Les noms nomment le monde, les verbes activent les noms, les adjectifs viennent d’ailleurs [ …] Les adjectifs ont l’air d’ajouts assez inoffensifs mais regardez de plus près. Ces petits mécanismes importés ont pour fonction d’attacher toute chose du monde à sa place. Ils sont les verrous de l’être. (Carson, 2020, p15)

 

 

Cela fait des années que j’ai Autobiographie du rouge chez moi, je l’ai lu et relu à différents moments sans objectif précis, sauf celui de retourner dans ce livre comme on retourne dans une ville qui nous a marqué. Mon envie de mettre ce livre en scène est donc récente et ancienne à la fois. Ma pratique de mise en scène m’a lentement fait revenir à cette ville – Rouge – pour travailler l’origine du son des mots, l’origine des adjectifs et au final l’origine de l’être. Comment qualifier l’être, le véritable, avec ses émotions profondes et insurmontables que la civilisation garde en respect entre ses rênes. Pourtant, la civilisation ne peut pas grand-chose contre la blessure vive, nécessaire, retentissante de notre premier échec amoureux, cette blessure reste-là, ouverte comme un monstre, pour attirer l’attention sur le prodige de nos émotions, c’est-à-dire leurs possibles surnaturels, à la fois créateurs et destructeurs.

 

 

Dans le cas du théâtre, c’est aussi se poser la question du personnage, comment le fixer dans l’espace si réel qu’est la scène. Il faut passer par la mythologie pour découvrir des personnages forts et vulnérables, vains et profonds, complexes et purs… Il y a dans les personnages de Autobiographie du rouge des aspérités et des fissures dans lesquelles le public se plonge parce qu’elles existent en lui, elles sont plus anciennes que lui. J’espère que ces émotions pures et profondes pourront parvenir vers vous avec toute la force qu’elles impliquent, sans le filtre de la civilisation.

 

 

En terminant, un mot pour remercier quelques personnes sans qui cette tentative ne serait pas possible.
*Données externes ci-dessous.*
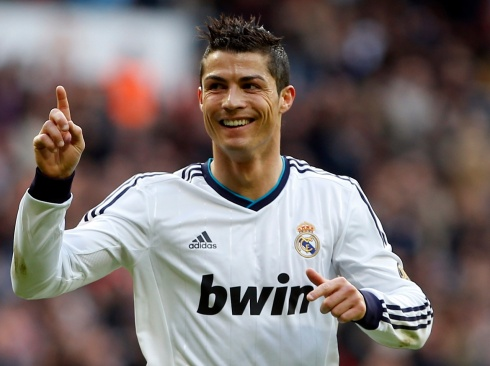 Real Madrid's Cristiano Ronaldo celebrates after scoring a goal against Levante during their Spanish first division soccer match at Santiago Bernabeu stadium in Madrid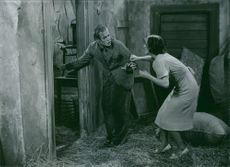 A scene from movie 'Thunder and Lightning (1938 film)'.  Language: Swedish.  Thunder and Lightning (Swedish:Blixt och dunder) is a 1938 Swedish comedy film directed by Anders Henrikson .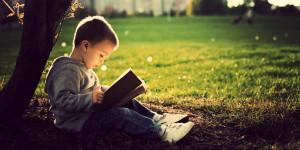 bimbo che legge sotto un albero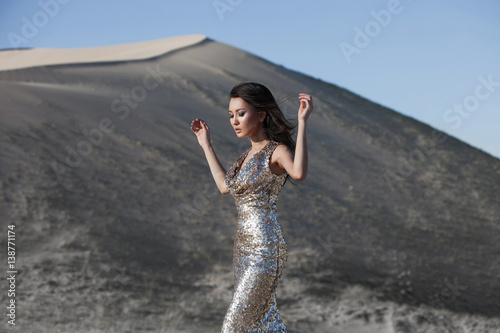 Plagát  Beautiful fashion asian model in a luxury golden dress posing in a desert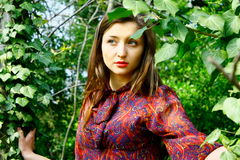 Sad girl and trees. Royalty Free Stock Photography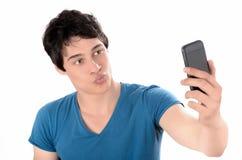 Νεαρός άνδρας που παίρνει μια φωτογραφία φιλήματος selfie με το έξυπνο τηλέφωνό του Στοκ Φωτογραφίες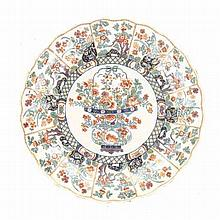 A DELFT POLYCHROME AND ENAMELLED PLATE scalloped rim, centred by a flowerhe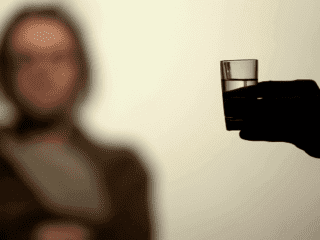 Hand holding vodka glass offering drink alcohol, addiction willpower, rehab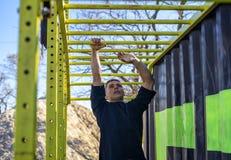 Male athlete swinging on monkey bars royalty free stock photography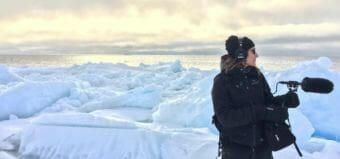 Ravenna Koenig of Alaska's Energy Desk/KTOO stands on the lead edge of the sea ice while recording sound for a story about Arctic Field School. (Photo courtesy of Lindsay Cameron)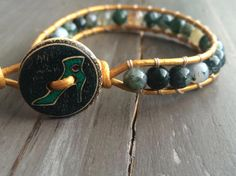 Green earth tone mixed jasper beads on leather cording with high heel button clasp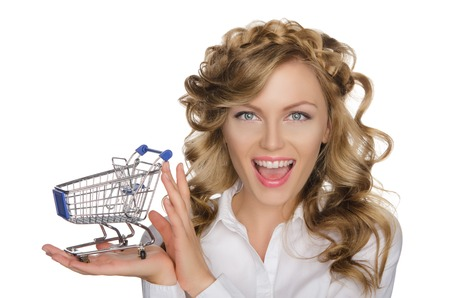 emote: smiling woman with trolley for shopping isolated on white Stock Photo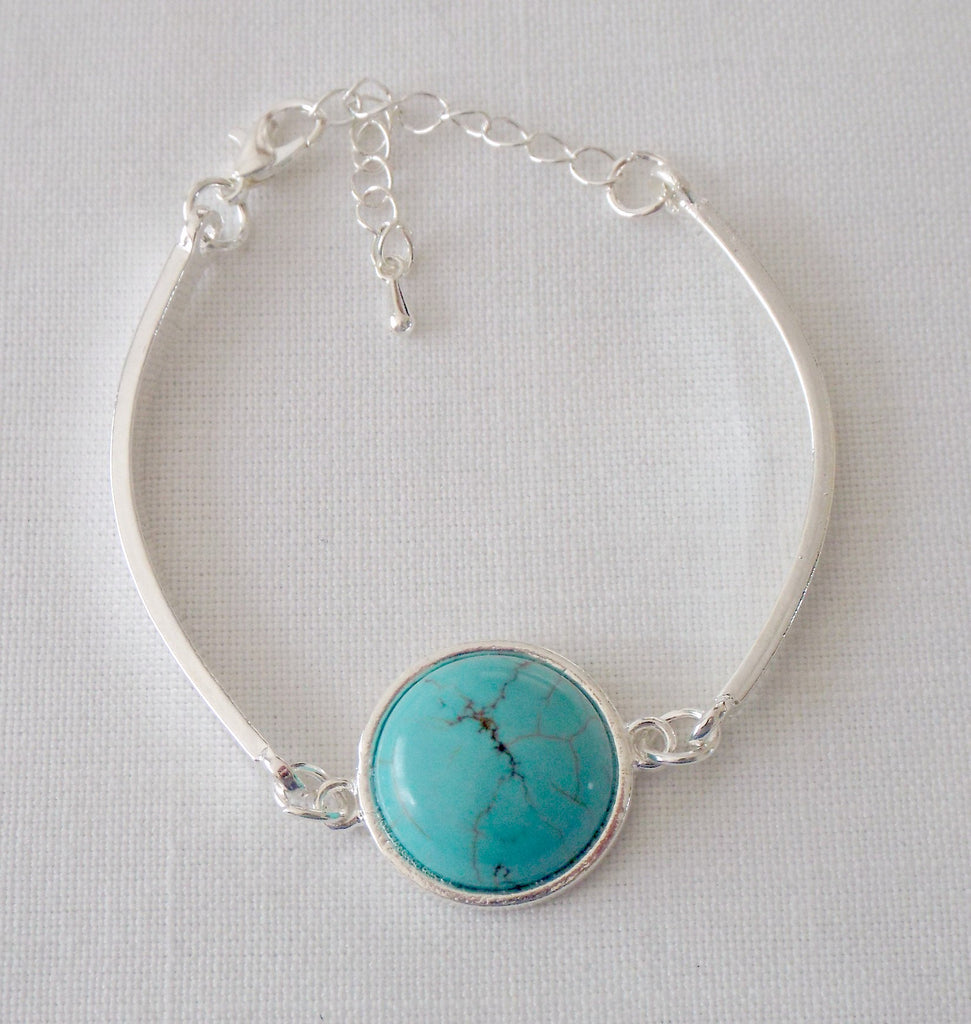 Silver plated bar bracelet with 18mm turquoise howlite gem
Merci Édith, Mayi et toute l’équipe de GO. Vous avez sauvé le spectacle à plusieurs niveaux, je retiens surtout de cette production, votre cœur et votre amour profond pour notre art. Cet amour flotte un peu partout dans votre maison, c’est très important. Merci ma maison à moi, Création dans la Chambre, Émilie, Félix, Odile et Julie, raconter ensemble des spectacles, dans un langage commun, est mon refuge. Un refuge à la fois confortable et exigeant, nécessaire pour résister à l’époque.